Para ele, a discussão chave envolve a distribuição de valores para quem forneceu seus dados e para quem empreendeu a tecnologia.
“Isso é uma discussão de valor do trabalho parecida com a do começo do século XIX. Ninguém duvida que uma amostra do seu sangue é dado pessoal seu, um pedaço do seu corpo. Agora os seus dados com seu banco, sua saúde, eles não são parte do seu corpo. É dado transacional, e sua transação bancária é tanto sua quanto do banco”, disse Franco.
“Ninguém discute que o banco possa utilizar suas informações para fazer a análise de crédito, inclusive anonimizando seu dado em conjunto com vários outros para fazer score de crédito e prêmios de risco. Isso é feito todo dia e ninguém quer que deixe de ser feito. É um dado co-criado entre o banco e o usuário. O que tem que ser estabelecido é a linha do que é dado pessoal e o que é co-criado”.
O valor do Pix e sua privatização
Franco também ressaltou novas fronteiras tecnológicas e financeiras, como a moeda digital do Banco Central (CBDC) e sistemas de pagamento instantâneo como o Pix, que colocam o Brasil na vanguarda da inovação financeira.

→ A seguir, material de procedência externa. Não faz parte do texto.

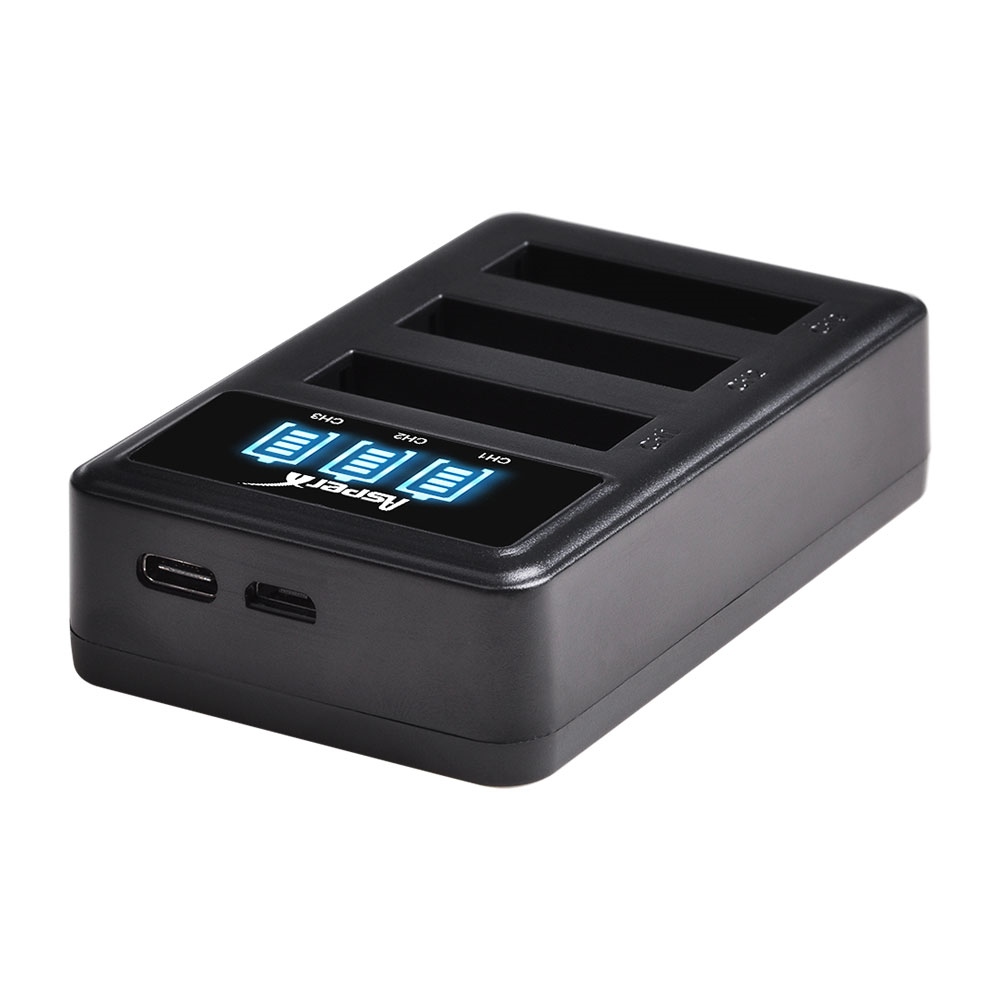 2 Piles + Chargeur 3.7V 1600mAh Li-90B Li-92B Compatibles Olympus TG-7 TG-6 TG-5 - Batterie Et Chargeur Double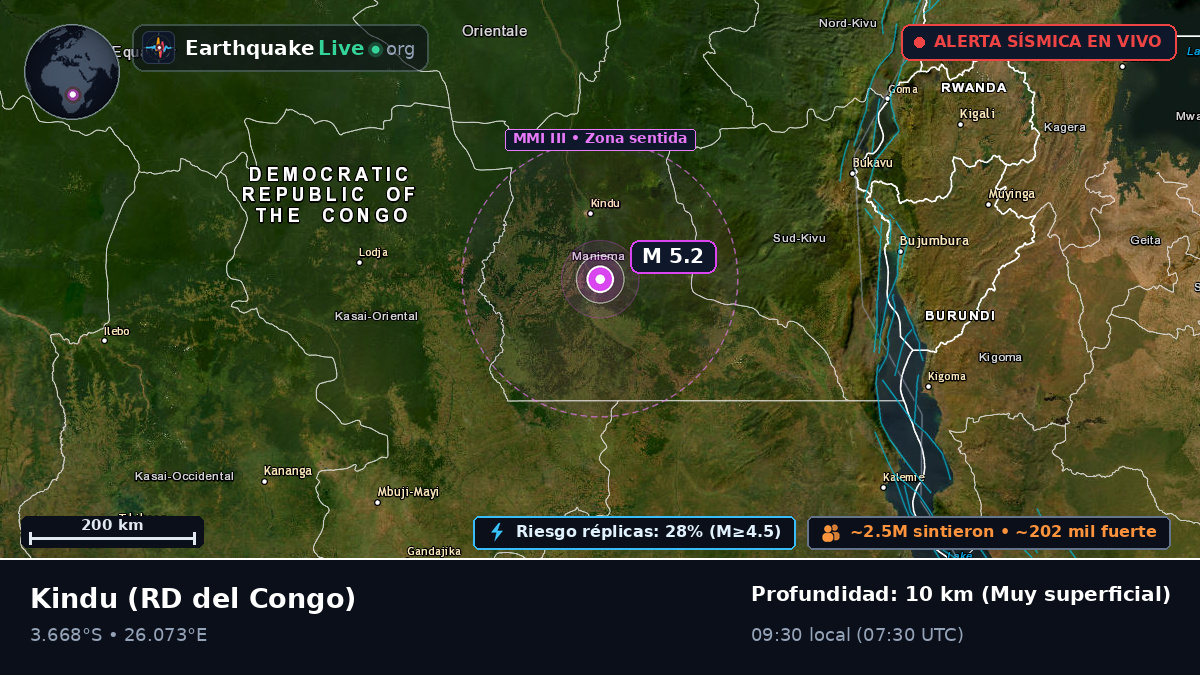 Maniema, RD del Congo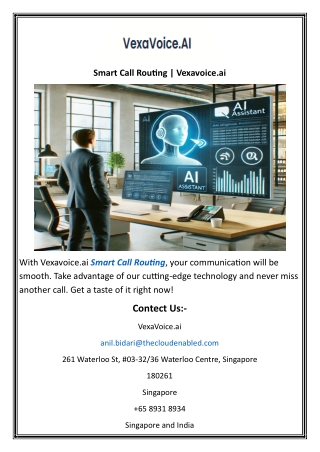 smart call routing vexavoice ai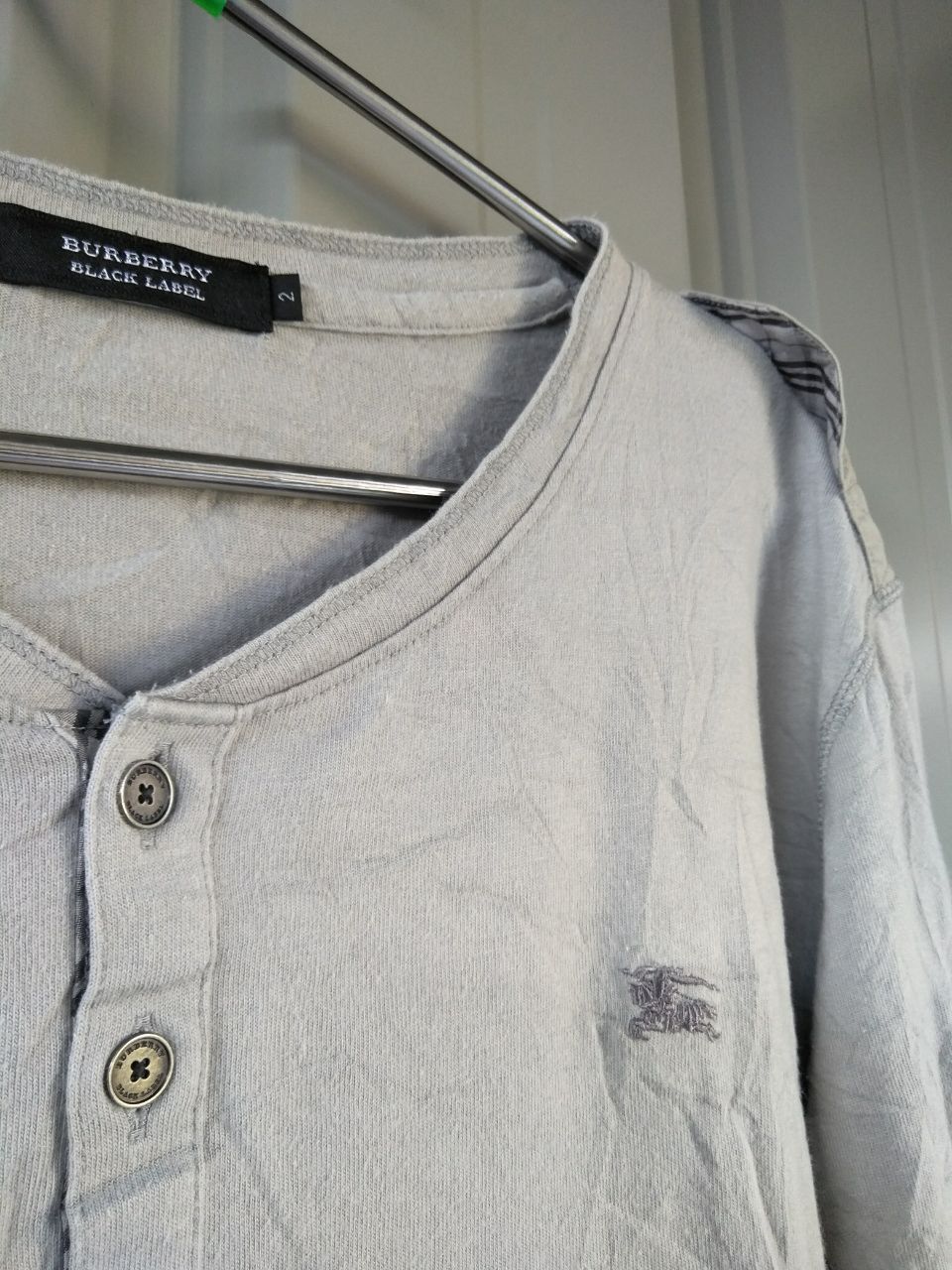 Burberry 🔥 BURBERRY BUTTONED LS TEE Size US M / EU 48-50 / 2 - 2 Thumbnail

Para ele, o Banco Central brasileiro teve um papel de um “empresário” ao lançar o Pix, evitando um duopólio privado nos sistemas de pagamento, como ocorreu na China.
“Coincidiu que estamos em um momento de relações muito boas entre o Banco Central e o Cade (autoridade de defesa da concorrência) e essa preocupação de concorrência junto com concentração bancária contribuiu para o Banco Central ser particularmente agressivo e aberto em fazer acontecer o Pix”, disse.
“Nós avançamos muito em algumas áreas, sobretudo em pagamentos, por uma razão exótica, por causa da inflação. A inflação e os juros altos fizeram do Brasil um país em que o float do sistema financeiro fosse muito importante. Quem é mais ágil tira mais vantagem do float. Por essa razão, os incentivos para a agilidade dos sistemas pagamentos brasileiros são gigantescos.”
Franco disse acredita que em breve o Brasil discutirá a privatização do Pix. “A gratuidade ajudou muito a disseminação do método. Mas alguém em algum momento vai fazer a conta de quanto vale o Pix e que não pode ser grátis por toda a vida. Vai perceber que é uma empresa que vale um ‘dinheirão’.”